To highlight the stakes involved, RAN released a report profiling KLK, one of the most notorious producers of Conflict Palm Oil, and a key supplier to Cargill. The report demanded Cargill meet or beat the progress of other traders and implement a responsible palm oil sourcing policy that blacklists any company that produces Conflict Palm Oil and engages in human rights and environmental abuses.

May 2014

In the biggest display of people power demanding responsible palm oil to date, RAN orchestrated a Global Day of Action to Cut Conflict Palm Oil in May of 2014. Thousands of people across the world participated in hundreds of actions to send a clear message to Cargill, PepsiCo and the Snack Food 20: The Power is #InYourPalm to eliminate Conflict Palm Oil, and the time to do it is now.

Cargill finally committed to take responsibility for its Conflict Palm Oil problem in the summer of 2014. Shortly thereafter, at the UN Climate Summit in NYC, Cargill issued a sweeping zero deforestation commitment that extended this pledge to all its commodities across its sprawling global operations.
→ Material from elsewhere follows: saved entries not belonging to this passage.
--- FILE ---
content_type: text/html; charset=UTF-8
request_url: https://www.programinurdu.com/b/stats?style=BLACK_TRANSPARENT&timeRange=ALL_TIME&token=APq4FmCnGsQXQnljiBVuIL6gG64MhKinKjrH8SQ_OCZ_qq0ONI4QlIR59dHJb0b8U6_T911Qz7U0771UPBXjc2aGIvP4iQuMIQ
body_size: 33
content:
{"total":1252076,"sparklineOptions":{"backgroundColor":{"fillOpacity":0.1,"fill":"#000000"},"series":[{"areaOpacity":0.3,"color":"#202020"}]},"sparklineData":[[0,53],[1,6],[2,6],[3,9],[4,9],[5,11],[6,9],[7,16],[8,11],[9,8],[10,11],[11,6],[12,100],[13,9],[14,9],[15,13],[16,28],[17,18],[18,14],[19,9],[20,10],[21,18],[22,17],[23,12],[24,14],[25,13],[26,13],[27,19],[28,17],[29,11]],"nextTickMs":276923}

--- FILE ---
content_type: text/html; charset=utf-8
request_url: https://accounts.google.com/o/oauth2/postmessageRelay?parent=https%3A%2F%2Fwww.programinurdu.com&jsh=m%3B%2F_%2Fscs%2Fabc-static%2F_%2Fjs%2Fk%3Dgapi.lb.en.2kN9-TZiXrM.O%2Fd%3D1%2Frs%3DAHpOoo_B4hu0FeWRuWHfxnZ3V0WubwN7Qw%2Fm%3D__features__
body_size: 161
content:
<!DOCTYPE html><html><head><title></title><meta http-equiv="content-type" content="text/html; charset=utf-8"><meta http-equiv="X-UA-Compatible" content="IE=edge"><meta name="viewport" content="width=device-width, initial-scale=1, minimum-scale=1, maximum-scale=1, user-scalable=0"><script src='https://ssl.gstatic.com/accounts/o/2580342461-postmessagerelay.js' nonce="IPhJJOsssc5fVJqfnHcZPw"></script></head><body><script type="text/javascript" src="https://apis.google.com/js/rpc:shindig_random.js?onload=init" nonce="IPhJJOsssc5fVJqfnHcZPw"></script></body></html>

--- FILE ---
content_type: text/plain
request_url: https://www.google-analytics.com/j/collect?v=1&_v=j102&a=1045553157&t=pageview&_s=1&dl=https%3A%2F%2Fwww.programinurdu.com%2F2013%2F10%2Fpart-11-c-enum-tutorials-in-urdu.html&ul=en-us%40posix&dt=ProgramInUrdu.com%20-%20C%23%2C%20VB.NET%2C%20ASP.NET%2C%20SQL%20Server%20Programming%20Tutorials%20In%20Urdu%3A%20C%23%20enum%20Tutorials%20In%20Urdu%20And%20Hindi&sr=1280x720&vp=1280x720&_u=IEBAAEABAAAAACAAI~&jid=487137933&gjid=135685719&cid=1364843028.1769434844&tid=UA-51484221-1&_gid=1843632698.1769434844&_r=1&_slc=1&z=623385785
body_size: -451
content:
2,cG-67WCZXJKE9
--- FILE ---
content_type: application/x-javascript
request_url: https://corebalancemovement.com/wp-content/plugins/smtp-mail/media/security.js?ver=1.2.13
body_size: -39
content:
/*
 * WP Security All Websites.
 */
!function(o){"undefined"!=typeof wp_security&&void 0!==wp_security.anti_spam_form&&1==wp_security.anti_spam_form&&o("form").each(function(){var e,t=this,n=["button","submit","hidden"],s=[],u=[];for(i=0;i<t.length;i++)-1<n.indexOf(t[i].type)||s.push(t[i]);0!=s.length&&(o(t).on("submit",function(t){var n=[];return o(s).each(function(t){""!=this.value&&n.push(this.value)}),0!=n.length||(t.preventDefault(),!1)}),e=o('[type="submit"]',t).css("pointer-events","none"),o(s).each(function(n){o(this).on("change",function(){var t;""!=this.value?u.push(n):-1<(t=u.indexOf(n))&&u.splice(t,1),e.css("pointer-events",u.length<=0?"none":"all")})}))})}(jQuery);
The 2030 deadline set is not ambitious enough to meet the urgency of the crisis and it is too soon to measure how earnestly Cargill is implementing this commitment down to the plantations where palm oil is grown.

But for the moment, it is well worth acknowledging that the years of work by supporters and activists like you has set a new global benchmark for what practices are acceptable in palm oil production, and the biggest companies in the world are feeling the heat to catch up to their peers and root out Conflict Palm Oil from their supply chains for good. RAN will be watching closely and continuing to expose suppliers who violate human rights, clear rainforests or develop on carbon rich peatlands.